If all inputs have sumw2, the output will as well; otherwise, all sumw2 values are discarded.

Generate a Histogram from a list of histograms. The axes of all input histograms must be equal, and the new histogram will have one more dimension than the input. The new axis has index 0. If histograms can be subclassed, all of them must have the same class type.

Parameters:
  • edges (Axes or array) – Definition of bin edges of the new dimension

  • histograms (list of Histogram) – List of histogram to fill contents. Might or might not include under/overflow bins.

  • labels (str) – Label the new dimension

  • track_overflow (bool) – Track underflow and overflow on the newly created axis. Defaults to True if number of histograms is 2 + # bins on new axis, or False otherwise.

Returns:

new object of the same type as histograms[0] (Histogram or subclass)

class OpType(value)[source]

Bases: Enum

An enumeration.

rebin(*ngroup)[source]

Rebin a histogram by grouping adjacent bins into one on each axis

If an axis does not have overflow tracking enabled, any partial group along that axis will be discarded.

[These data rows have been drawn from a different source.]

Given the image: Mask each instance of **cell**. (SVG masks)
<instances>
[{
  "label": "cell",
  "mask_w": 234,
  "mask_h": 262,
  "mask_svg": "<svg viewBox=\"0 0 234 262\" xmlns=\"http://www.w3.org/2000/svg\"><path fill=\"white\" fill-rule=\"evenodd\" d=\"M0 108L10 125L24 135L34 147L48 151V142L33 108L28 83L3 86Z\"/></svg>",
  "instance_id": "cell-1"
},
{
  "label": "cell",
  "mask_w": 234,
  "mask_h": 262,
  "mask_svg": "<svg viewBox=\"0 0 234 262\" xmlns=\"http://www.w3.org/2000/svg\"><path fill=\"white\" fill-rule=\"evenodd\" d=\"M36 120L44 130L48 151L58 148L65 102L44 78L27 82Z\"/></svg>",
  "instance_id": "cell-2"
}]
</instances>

If it does have overflow tracking enabled, any partial group’s sum will be added to the axis’ underflow bin if it is on the left, or to the overflow bin if it is on the right.

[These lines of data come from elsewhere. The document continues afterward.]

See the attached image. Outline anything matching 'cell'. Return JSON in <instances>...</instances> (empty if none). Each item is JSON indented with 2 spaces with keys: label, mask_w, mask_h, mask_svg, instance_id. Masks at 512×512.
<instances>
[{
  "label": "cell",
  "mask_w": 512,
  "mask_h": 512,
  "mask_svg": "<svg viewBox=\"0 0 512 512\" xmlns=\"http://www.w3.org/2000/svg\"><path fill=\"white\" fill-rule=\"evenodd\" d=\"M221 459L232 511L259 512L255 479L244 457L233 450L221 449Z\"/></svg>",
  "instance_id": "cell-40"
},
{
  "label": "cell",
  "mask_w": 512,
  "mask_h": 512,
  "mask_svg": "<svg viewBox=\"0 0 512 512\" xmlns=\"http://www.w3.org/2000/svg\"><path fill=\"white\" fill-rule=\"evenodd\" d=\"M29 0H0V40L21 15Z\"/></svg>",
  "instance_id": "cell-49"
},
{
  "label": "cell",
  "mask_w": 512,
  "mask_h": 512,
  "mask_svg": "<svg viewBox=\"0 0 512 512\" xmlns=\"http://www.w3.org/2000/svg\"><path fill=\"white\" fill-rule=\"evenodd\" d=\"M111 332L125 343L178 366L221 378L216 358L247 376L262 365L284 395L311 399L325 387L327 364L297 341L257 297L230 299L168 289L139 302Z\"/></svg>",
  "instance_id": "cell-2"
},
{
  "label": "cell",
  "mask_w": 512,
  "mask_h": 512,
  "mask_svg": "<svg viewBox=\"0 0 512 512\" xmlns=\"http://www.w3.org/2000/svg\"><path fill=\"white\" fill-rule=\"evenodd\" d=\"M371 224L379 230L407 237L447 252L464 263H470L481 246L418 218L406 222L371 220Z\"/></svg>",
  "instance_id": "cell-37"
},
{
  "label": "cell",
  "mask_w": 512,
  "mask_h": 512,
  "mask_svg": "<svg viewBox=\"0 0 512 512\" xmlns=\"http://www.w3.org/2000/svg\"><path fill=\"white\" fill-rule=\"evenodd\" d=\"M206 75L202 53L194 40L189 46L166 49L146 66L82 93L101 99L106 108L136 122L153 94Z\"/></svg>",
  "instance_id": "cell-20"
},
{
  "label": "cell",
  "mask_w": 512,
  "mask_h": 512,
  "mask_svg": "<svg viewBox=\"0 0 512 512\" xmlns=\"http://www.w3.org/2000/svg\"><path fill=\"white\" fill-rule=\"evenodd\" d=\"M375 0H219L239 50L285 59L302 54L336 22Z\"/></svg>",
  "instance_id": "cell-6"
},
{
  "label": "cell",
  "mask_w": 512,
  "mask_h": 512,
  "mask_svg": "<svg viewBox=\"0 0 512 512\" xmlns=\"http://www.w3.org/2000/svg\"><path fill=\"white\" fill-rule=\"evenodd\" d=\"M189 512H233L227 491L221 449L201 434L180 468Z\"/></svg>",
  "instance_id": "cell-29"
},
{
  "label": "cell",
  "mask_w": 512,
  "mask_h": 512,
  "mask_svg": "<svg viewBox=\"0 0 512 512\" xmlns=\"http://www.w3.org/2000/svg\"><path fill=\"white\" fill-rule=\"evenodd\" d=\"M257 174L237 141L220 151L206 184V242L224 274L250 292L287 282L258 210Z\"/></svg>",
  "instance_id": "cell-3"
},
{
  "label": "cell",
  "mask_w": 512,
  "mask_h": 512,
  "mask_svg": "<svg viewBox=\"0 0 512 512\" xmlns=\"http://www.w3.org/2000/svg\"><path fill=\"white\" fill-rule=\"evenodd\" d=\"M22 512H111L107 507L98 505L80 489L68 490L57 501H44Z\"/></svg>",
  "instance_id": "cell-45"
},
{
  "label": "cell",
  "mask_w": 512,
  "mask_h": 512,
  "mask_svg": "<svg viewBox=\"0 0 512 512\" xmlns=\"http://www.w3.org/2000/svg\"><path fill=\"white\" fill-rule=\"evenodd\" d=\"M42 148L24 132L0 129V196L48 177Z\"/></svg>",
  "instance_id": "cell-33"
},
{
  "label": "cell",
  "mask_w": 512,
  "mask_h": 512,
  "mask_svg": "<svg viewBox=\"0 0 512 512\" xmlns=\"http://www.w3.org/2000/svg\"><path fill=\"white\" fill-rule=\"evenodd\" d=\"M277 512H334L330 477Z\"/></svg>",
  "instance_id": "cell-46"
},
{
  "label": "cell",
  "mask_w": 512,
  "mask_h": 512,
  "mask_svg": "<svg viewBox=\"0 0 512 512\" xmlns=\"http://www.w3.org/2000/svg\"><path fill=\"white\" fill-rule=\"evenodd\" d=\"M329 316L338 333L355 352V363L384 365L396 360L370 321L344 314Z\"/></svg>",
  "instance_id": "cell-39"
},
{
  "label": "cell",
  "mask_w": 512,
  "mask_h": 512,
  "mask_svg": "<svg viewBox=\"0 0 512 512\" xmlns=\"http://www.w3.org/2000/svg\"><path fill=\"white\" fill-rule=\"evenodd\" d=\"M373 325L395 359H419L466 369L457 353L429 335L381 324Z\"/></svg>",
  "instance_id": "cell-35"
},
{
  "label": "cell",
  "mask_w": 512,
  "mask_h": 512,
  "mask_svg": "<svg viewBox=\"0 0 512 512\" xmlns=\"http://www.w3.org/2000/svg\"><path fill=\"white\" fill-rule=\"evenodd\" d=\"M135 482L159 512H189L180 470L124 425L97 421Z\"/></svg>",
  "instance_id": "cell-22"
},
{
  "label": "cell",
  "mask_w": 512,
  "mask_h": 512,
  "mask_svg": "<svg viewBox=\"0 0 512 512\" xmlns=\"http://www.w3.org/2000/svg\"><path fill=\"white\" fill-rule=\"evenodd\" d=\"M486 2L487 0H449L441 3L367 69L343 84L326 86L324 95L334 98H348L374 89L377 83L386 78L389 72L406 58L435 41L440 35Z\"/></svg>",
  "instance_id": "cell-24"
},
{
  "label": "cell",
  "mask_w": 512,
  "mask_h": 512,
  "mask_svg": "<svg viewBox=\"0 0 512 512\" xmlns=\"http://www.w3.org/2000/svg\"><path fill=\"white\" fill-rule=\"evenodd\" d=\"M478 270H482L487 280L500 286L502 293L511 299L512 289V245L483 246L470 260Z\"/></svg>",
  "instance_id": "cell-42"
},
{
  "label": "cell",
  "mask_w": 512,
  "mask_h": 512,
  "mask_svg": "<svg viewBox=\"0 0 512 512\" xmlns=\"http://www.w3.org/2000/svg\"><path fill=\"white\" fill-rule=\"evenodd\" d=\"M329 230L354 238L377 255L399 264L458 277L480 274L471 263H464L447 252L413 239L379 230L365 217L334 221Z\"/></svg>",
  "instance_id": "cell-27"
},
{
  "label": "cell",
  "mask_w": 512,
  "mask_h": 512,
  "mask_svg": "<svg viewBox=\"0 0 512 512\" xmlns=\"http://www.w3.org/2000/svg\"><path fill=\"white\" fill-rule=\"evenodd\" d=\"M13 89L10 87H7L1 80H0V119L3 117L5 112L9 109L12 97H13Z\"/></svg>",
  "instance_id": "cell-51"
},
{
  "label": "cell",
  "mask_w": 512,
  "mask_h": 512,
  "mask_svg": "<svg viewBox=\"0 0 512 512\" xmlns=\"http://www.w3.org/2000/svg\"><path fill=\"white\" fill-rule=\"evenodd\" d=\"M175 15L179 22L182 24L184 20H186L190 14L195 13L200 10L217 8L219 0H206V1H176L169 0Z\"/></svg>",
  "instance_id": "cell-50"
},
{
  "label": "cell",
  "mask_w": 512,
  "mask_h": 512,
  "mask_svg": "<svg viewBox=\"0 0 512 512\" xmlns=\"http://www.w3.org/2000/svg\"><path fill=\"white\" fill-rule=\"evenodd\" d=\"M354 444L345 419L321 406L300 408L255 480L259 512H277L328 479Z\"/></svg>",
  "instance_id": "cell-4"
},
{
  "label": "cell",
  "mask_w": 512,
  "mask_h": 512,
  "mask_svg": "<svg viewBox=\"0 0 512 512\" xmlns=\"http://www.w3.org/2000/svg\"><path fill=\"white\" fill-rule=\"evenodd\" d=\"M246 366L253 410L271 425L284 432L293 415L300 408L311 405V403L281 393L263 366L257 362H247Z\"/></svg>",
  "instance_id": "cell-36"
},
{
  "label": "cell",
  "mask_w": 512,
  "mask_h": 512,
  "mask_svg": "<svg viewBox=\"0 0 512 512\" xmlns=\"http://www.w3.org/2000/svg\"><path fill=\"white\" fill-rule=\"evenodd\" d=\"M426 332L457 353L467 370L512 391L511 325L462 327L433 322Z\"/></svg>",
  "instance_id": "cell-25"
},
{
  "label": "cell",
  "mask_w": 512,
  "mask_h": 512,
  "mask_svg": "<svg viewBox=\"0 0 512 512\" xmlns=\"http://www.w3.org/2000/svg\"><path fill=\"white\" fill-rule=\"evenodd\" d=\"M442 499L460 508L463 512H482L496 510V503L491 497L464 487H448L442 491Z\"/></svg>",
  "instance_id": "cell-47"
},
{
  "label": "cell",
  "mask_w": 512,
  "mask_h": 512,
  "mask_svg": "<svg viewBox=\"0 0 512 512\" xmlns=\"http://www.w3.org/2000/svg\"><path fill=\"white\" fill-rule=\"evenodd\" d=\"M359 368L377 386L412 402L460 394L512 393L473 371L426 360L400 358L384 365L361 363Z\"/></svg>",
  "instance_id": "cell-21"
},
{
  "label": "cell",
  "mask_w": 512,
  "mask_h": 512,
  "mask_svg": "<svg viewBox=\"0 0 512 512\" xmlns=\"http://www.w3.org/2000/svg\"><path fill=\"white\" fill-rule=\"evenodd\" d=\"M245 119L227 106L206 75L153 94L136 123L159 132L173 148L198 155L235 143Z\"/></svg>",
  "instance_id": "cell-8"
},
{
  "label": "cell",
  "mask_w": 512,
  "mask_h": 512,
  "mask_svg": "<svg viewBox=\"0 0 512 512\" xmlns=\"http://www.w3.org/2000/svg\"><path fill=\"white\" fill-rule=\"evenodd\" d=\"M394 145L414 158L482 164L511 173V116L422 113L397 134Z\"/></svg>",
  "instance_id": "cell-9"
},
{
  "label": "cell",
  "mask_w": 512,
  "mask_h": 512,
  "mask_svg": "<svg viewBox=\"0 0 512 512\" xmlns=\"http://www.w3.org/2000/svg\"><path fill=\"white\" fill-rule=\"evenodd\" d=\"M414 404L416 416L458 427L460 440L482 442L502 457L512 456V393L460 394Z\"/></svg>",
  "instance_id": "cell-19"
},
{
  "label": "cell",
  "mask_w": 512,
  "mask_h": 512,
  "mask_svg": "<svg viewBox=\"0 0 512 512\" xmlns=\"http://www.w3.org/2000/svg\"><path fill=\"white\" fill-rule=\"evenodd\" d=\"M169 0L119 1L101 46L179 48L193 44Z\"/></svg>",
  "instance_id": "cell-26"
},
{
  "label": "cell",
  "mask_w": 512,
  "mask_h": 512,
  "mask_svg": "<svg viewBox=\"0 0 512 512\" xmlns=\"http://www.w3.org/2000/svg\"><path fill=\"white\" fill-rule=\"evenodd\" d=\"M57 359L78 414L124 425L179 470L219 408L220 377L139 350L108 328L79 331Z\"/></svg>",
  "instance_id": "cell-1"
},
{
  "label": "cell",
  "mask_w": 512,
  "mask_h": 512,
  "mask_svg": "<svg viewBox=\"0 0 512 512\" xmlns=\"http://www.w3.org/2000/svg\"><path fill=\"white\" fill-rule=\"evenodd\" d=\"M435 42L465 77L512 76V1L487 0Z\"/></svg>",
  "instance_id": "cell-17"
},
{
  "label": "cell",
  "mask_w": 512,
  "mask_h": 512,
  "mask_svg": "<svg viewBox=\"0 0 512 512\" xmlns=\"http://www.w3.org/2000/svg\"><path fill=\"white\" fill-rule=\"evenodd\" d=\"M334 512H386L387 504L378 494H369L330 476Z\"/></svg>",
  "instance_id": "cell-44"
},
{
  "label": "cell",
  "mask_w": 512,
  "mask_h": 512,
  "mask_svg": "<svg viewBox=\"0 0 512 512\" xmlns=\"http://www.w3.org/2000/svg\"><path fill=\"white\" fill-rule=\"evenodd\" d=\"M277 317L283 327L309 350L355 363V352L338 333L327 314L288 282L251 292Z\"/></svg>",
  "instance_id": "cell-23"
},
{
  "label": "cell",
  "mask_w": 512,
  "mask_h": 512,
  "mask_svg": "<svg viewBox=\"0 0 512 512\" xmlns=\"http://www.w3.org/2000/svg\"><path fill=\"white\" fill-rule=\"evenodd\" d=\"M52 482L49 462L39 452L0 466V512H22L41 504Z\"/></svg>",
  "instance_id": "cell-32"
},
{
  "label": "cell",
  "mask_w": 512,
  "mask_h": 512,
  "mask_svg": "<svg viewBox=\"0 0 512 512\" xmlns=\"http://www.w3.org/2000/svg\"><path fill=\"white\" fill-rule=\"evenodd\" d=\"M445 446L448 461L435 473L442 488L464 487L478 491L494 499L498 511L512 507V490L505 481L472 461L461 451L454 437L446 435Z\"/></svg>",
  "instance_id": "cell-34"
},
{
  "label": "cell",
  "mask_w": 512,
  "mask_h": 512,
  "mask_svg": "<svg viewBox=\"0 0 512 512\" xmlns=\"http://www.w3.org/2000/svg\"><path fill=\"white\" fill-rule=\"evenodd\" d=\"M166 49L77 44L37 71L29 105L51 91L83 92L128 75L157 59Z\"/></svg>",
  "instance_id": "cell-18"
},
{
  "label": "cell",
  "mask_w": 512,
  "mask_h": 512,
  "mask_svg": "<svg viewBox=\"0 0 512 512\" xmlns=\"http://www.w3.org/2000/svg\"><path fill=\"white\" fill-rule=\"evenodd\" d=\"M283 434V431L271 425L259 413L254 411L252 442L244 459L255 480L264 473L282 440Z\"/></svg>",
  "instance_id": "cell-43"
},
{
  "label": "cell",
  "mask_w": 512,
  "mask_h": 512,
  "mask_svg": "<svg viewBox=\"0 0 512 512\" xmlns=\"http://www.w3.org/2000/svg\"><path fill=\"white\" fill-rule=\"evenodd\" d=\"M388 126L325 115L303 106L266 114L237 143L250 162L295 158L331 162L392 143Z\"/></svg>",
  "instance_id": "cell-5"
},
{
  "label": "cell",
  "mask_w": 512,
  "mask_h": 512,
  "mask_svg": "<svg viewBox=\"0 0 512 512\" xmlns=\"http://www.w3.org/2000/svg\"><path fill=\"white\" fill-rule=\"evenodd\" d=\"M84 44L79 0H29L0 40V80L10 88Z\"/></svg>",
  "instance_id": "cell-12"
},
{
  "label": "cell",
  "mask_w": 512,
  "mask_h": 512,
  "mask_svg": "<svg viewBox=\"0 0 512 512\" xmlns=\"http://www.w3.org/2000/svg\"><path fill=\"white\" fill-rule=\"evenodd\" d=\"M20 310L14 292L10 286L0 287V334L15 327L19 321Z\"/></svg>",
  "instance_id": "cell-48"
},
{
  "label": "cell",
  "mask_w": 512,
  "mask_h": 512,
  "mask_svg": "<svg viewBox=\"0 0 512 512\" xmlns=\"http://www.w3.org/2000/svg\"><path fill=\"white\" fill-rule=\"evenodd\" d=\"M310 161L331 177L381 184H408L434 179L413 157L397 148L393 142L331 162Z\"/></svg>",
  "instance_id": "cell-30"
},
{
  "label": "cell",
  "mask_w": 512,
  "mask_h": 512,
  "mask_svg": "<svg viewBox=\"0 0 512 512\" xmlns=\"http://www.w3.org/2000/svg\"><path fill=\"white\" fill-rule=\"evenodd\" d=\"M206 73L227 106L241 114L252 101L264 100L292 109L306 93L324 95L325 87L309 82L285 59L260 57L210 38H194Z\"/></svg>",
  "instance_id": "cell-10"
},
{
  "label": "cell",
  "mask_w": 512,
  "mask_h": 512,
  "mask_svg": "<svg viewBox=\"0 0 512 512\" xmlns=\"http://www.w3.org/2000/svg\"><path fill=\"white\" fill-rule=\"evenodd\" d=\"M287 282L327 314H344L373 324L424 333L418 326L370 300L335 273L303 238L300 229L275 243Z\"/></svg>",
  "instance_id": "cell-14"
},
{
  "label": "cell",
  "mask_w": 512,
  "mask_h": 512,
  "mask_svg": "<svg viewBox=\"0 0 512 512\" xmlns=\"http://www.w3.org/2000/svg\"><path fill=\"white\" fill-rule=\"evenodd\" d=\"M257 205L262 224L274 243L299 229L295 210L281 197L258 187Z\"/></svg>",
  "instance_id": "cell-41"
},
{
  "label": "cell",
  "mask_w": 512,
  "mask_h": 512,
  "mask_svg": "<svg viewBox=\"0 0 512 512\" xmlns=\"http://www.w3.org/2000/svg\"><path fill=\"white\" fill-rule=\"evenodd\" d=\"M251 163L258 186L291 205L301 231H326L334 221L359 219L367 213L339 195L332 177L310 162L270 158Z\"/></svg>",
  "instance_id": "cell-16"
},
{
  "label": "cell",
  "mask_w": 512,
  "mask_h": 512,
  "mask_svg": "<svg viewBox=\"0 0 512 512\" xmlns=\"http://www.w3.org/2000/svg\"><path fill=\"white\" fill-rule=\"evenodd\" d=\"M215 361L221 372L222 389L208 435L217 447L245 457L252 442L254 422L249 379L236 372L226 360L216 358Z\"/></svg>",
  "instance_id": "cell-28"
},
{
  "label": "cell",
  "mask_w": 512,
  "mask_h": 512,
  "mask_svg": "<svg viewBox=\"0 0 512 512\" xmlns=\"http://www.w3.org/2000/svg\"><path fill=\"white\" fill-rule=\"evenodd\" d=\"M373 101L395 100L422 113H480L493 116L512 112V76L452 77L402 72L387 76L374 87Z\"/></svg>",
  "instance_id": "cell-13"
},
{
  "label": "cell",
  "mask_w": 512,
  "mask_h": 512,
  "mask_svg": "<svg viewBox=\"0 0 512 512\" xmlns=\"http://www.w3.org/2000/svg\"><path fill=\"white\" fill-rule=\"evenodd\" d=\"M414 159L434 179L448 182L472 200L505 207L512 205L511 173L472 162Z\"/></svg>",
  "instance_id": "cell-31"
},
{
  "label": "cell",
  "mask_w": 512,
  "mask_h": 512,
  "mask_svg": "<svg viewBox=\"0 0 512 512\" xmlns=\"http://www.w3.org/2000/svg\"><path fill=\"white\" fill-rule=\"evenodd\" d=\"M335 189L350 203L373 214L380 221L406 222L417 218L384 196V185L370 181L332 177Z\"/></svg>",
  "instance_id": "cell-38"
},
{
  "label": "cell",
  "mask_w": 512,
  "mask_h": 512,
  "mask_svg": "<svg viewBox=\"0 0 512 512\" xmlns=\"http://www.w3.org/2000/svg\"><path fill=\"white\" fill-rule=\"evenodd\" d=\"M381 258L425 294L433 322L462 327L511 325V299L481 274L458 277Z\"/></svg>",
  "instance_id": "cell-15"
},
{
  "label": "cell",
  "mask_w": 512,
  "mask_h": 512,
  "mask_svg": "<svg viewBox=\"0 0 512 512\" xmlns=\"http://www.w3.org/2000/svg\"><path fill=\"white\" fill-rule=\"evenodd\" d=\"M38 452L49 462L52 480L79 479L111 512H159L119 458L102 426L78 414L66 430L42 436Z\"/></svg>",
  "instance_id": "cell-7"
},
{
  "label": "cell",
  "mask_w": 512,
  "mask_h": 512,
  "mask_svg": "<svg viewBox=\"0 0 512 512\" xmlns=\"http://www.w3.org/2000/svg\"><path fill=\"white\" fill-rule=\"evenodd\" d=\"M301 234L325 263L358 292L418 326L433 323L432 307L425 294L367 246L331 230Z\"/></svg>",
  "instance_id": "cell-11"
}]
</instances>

For histograms with multiple axes, the result of rebinning is equivalent to rebinning the input on the first axis, then rebinning the result on the second axis, and so forth for all axes.

Parameters:

ngroup (int or array-like) – number of adjacent bins to combine for each axis. If this value is > 0 for an axis, binning starts from left side of contents, so the last partial group (if any) is on the right; if < 0, binning starts from right side, so last partial group (if any) is on the left.

Returns:

a new, rebinned Histogram

plot(ax=None, errorbars=None, colorbar=True, label_axes=True, **kwargs)[source]

Quick plot of the histogram contents.

Under/overflow bins are not included. Only 1D and 2D histograms are supported.

Histogram with a HealpixAxis will automatically be plotted as a map, passing all kwargs to mhealpy’s HealpixMap.plot()

Parameters:
  • ax (matplotlib.axes) – Axes on which to draw the histogram. A new one will be created by default.

  • errorbars (bool or None) – Include errorbars for 1D histograms. The default is to plot them if sumw2 is available

  • colorbar (bool) – Draw colorbar in 2D plots

  • label_axes (bool) – Label plots axes. Histogram axes must be labeled.

  • **kwargs – Passed to matplotlib.errorbar() (1D) or matplotlib.pcolormesh (2D)

draw(ax=None, errorbars=None, colorbar=True, label_axes=True, **kwargs)

Quick plot of the histogram contents.

Under/overflow bins are not included. Only 1D and 2D histograms are supported.

Histogram with a HealpixAxis will automatically be plotted as a map, passing all kwargs to mhealpy’s HealpixMap.plot()

Parameters:
  • ax (matplotlib.axes) – Axes on which to draw the histogram. A new one will be created by default.

  • errorbars (bool or None) – Include errorbars for 1D histograms. The default is to plot them if sumw2 is available

  • colorbar (bool) – Draw colorbar in 2D plots

  • label_axes (bool) – Label plots axes. Histogram axes must be labeled.

  • **kwargs – Passed to matplotlib.errorbar() (1D) or matplotlib.pcolormesh (2D)

fit(f, lo_lim=None, hi_lim=None, **kwargs)[source]

Fit histogram data using least squares.

This is a convenient call to scipy.optimize.curve_fit. Sigma corresponds to the output of h.bin_error. Empty bins (e.g. error equals 0) are ignored

Parameters:
  • f (callable) – Function f(x),… that takes the independent variable x as first argument, and followed by the parameters to be fitted. For a k-dimensional histogram is should handle arrays of shape (k,) or (k,N). The inputs and outputs must be unitless.

  • lo_lim (float or array) – Low axis limit to fit. One value per axis.

  • lo_lim – High axis limit to fit. One value per axis.

  • **kwargs – Passed to scipy.optimize.curve_fit

write(filename, name='hist', overwrite=False)[source]

Write histogram to a group in an HDF5 file. Appended if the file already exists.

Parameters:
  • filename (str) – Path to file

  • name (str) – Name of group to save histogram (can be any HDF5 path)

  • overwrite (str) – Delete and overwrite group if already exists.

classmethod open(filename, name='hist')[source]

Read a Histogram from a specified group in an HDF5 file.